start TASK INPUT

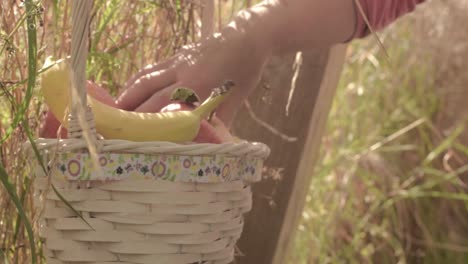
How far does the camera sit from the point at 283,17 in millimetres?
1025

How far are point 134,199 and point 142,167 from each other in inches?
1.3

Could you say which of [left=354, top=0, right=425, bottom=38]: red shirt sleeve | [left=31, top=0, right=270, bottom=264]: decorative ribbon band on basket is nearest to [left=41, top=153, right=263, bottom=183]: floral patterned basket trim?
[left=31, top=0, right=270, bottom=264]: decorative ribbon band on basket

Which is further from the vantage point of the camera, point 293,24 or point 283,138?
point 283,138

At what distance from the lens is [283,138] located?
1.31m

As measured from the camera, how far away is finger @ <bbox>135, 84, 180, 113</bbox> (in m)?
0.93

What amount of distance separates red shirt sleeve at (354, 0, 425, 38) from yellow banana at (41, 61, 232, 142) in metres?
0.37

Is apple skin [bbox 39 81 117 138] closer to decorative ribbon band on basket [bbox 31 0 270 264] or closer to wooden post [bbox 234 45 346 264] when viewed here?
decorative ribbon band on basket [bbox 31 0 270 264]

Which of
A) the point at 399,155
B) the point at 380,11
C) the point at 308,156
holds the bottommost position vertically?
the point at 399,155

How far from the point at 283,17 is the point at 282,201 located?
0.35 metres

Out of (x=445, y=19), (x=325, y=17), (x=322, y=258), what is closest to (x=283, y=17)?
(x=325, y=17)

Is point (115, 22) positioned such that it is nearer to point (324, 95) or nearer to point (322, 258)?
point (324, 95)

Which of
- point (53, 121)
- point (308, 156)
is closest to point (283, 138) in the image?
point (308, 156)

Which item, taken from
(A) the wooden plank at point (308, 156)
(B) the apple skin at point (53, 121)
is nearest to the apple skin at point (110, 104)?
(B) the apple skin at point (53, 121)

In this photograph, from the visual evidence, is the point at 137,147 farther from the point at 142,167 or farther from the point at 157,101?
the point at 157,101
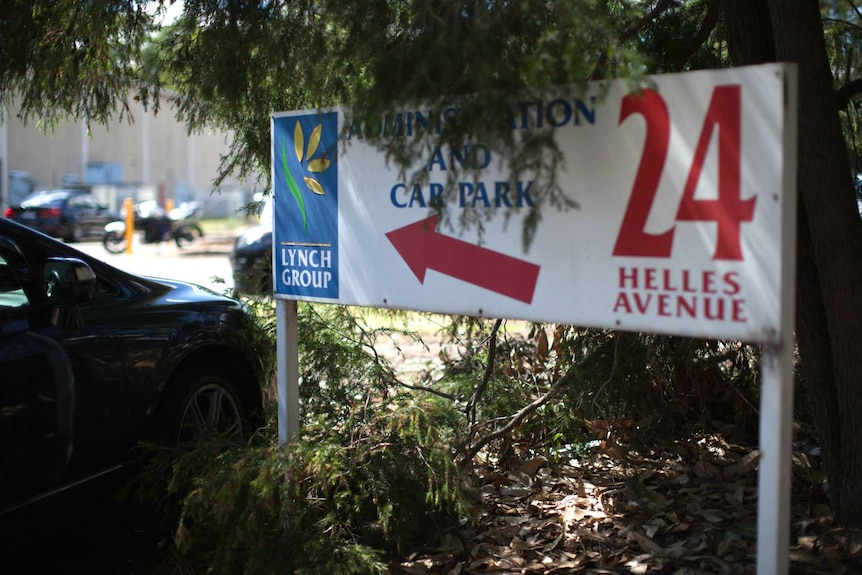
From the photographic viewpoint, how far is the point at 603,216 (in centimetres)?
283

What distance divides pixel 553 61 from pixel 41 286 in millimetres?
2654

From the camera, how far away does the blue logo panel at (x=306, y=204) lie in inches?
144

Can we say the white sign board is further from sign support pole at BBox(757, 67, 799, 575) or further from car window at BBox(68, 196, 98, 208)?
car window at BBox(68, 196, 98, 208)

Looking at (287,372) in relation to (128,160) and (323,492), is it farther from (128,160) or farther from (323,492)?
(128,160)

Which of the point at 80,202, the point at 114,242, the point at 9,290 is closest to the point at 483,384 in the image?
the point at 9,290

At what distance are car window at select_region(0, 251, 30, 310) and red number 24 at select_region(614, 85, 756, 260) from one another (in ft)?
9.15

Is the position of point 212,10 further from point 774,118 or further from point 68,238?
point 68,238

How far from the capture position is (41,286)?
12.8ft

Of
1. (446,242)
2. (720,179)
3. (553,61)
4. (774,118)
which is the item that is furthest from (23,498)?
(774,118)

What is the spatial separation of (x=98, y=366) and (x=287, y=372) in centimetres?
90

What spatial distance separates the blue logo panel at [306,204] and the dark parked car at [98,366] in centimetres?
88

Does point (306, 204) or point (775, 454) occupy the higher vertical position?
point (306, 204)

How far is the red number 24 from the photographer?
8.41ft

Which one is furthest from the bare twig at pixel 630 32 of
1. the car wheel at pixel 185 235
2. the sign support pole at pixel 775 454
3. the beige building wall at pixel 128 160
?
the beige building wall at pixel 128 160
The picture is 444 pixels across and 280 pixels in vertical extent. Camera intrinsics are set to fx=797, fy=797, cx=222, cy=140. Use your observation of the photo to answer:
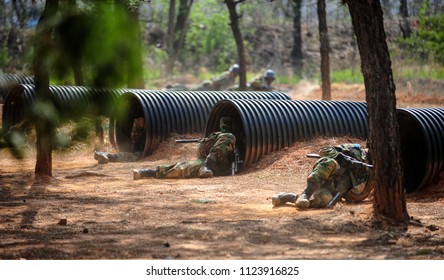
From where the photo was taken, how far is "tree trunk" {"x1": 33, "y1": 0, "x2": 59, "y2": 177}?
404 inches

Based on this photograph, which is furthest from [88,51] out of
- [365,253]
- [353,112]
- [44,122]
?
[353,112]

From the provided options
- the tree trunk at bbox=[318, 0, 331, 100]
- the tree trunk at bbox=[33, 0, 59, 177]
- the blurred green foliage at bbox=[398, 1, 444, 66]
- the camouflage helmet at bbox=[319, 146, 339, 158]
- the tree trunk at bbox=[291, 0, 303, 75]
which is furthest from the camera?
the tree trunk at bbox=[291, 0, 303, 75]

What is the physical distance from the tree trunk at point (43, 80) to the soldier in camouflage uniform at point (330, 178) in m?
3.64

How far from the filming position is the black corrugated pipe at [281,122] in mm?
13562

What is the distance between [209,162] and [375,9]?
211 inches

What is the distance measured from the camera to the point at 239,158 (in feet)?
46.0

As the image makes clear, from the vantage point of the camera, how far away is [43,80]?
11.4 meters

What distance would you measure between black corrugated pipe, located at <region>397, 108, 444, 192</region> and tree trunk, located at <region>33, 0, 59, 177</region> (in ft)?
16.8

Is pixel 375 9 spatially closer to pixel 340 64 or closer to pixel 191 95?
pixel 191 95

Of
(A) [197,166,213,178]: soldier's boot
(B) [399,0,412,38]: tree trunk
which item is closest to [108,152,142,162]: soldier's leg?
(A) [197,166,213,178]: soldier's boot

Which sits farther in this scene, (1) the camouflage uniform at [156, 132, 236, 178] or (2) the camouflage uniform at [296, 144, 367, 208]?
(1) the camouflage uniform at [156, 132, 236, 178]

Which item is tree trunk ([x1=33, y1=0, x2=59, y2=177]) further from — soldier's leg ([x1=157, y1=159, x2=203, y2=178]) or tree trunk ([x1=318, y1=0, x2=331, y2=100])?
tree trunk ([x1=318, y1=0, x2=331, y2=100])

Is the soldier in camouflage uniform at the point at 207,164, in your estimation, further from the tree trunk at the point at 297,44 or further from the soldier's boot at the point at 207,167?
the tree trunk at the point at 297,44

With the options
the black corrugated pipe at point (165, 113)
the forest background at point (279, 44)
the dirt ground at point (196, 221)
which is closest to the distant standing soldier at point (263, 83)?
the forest background at point (279, 44)
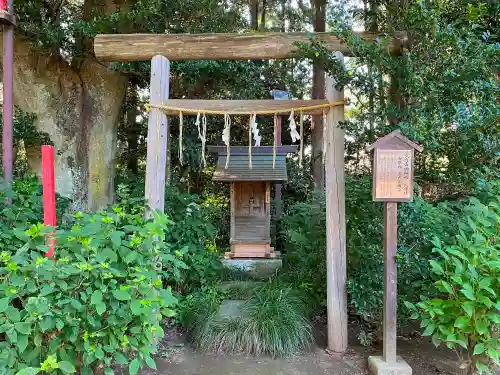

end TASK INPUT

How many lines in the rows above contain the word "building"? Reply with the number alone.

THE REPLY:
2